Work to be completed: Your output should be the line with "United States, site archbold_FL-33." and all following lines of the data below, through the end, repeated exactly.

- - - -

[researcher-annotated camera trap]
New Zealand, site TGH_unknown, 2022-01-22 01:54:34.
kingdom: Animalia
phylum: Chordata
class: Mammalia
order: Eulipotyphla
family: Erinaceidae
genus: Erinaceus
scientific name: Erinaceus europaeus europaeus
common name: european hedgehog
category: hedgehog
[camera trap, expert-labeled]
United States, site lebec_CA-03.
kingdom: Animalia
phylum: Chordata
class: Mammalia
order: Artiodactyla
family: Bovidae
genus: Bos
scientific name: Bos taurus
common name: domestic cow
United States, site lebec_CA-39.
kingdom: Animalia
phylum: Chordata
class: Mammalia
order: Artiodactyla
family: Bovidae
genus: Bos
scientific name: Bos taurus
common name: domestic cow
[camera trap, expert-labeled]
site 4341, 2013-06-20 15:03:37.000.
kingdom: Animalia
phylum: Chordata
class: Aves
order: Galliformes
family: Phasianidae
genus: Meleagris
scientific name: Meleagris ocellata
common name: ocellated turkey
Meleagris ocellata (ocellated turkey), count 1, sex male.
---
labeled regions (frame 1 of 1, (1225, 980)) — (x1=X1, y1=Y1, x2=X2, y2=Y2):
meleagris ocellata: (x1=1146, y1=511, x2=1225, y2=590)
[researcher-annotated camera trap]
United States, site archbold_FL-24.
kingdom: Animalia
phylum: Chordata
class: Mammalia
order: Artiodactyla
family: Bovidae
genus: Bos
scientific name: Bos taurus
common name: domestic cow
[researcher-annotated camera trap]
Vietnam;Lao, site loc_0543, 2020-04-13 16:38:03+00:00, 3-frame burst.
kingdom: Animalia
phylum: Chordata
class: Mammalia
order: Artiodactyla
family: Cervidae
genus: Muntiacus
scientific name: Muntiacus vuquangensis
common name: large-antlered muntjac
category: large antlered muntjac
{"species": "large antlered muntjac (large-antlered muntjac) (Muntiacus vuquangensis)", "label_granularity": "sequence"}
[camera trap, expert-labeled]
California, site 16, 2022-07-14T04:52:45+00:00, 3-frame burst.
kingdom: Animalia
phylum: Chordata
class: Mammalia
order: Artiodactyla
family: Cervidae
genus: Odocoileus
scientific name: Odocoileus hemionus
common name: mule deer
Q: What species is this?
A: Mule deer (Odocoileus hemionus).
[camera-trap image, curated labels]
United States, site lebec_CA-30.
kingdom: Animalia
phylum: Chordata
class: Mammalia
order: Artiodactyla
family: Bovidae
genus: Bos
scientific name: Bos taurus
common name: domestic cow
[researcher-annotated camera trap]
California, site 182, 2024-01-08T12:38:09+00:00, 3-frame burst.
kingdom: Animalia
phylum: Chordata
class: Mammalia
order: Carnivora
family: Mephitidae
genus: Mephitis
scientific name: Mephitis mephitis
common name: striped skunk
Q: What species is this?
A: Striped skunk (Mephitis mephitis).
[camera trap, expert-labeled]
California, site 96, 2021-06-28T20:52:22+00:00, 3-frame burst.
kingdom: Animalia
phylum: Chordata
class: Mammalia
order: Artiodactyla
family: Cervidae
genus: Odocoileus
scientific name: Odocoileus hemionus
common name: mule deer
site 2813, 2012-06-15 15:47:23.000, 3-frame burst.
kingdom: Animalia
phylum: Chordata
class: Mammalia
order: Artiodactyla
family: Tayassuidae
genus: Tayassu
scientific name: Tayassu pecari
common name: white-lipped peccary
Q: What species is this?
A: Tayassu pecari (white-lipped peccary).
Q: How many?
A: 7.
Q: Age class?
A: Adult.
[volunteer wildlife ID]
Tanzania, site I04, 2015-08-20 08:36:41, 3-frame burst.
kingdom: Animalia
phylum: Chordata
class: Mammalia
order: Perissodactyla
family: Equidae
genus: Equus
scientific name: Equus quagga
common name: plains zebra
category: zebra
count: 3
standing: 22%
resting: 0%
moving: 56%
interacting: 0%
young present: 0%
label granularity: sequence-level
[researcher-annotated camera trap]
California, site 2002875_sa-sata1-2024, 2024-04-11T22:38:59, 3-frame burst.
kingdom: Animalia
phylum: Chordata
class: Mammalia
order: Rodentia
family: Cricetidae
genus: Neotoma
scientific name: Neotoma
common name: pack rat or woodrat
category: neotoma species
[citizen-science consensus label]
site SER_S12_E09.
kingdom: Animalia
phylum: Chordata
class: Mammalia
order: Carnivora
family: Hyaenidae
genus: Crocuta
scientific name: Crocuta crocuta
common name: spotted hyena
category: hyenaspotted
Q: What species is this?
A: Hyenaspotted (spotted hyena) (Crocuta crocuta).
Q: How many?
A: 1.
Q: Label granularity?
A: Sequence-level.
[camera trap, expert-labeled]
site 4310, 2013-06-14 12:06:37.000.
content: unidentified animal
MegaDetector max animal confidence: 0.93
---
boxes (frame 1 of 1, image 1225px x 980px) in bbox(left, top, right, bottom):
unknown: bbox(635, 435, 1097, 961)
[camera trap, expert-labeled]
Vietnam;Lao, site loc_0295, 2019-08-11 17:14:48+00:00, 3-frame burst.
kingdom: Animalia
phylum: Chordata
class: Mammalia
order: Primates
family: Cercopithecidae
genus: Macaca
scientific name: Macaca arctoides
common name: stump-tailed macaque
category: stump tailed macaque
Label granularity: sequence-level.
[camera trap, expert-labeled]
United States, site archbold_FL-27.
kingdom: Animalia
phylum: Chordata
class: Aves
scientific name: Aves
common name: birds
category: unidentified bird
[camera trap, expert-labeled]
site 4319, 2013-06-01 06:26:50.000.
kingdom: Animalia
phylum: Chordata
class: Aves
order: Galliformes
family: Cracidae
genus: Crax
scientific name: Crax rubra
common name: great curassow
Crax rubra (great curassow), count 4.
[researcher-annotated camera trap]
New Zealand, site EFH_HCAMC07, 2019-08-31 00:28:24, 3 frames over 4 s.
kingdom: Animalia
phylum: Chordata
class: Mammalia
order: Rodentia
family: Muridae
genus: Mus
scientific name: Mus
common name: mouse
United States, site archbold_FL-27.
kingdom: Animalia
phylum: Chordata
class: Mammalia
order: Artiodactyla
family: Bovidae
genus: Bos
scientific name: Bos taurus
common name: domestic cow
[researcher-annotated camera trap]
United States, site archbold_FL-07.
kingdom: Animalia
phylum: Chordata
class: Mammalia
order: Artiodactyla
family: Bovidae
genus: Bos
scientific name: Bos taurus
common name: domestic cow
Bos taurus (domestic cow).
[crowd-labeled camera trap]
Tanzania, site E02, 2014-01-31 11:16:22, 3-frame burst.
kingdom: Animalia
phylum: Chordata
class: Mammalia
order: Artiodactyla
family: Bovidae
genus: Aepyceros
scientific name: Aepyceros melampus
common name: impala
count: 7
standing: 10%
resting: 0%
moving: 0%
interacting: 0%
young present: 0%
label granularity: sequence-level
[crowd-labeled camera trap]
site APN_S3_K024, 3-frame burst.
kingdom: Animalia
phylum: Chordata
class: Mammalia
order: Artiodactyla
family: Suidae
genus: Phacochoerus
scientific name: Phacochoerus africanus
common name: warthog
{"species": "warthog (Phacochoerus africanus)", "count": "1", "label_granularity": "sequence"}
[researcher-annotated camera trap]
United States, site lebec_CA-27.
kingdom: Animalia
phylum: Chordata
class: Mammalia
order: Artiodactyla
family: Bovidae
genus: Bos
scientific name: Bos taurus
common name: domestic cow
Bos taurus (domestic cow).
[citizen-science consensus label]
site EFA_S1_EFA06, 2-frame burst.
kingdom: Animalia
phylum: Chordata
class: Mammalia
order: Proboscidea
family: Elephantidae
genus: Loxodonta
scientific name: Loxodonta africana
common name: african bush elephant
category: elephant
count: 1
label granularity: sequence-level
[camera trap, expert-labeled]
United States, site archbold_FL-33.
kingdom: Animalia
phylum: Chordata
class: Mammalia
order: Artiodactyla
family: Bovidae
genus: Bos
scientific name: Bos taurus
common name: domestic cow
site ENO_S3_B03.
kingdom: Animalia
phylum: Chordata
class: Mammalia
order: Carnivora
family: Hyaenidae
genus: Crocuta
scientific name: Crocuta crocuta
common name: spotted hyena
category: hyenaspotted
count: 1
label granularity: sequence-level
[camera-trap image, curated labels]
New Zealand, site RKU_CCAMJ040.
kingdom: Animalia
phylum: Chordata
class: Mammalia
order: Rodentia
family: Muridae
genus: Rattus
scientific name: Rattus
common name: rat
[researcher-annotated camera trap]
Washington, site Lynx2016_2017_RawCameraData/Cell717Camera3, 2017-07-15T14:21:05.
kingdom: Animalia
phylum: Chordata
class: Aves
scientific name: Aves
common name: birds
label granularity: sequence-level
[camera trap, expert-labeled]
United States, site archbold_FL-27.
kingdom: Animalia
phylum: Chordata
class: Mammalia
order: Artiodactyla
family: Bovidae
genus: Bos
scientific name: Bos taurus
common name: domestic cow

- - - -

Exercise response:
United States, site archbold_FL-33.
kingdom: Animalia
phylum: Chordata
class: Mammalia
order: Artiodactyla
family: Bovidae
genus: Bos
scientific name: Bos taurus
common name: domestic cow
site ENO_S3_B03.
kingdom: Animalia
phylum: Chordata
class: Mammalia
order: Carnivora
family: Hyaenidae
genus: Crocuta
scientific name: Crocuta crocuta
common name: spotted hyena
category: hyenaspotted
count: 1
label granularity: sequence-level
[camera-trap image, curated labels]
New Zealand, site RKU_CCAMJ040.
kingdom: Animalia
phylum: Chordata
class: Mammalia
order: Rodentia
family: Muridae
genus: Rattus
scientific name: Rattus
common name: rat
[researcher-annotated camera trap]
Washington, site Lynx2016_2017_RawCameraData/Cell717Camera3, 2017-07-15T14:21:05.
kingdom: Animalia
phylum: Chordata
class: Aves
scientific name: Aves
common name: birds
label granularity: sequence-level
[camera trap, expert-labeled]
United States, site archbold_FL-27.
kingdom: Animalia
phylum: Chordata
class: Mammalia
order: Artiodactyla
family: Bovidae
genus: Bos
scientific name: Bos taurus
common name: domestic cow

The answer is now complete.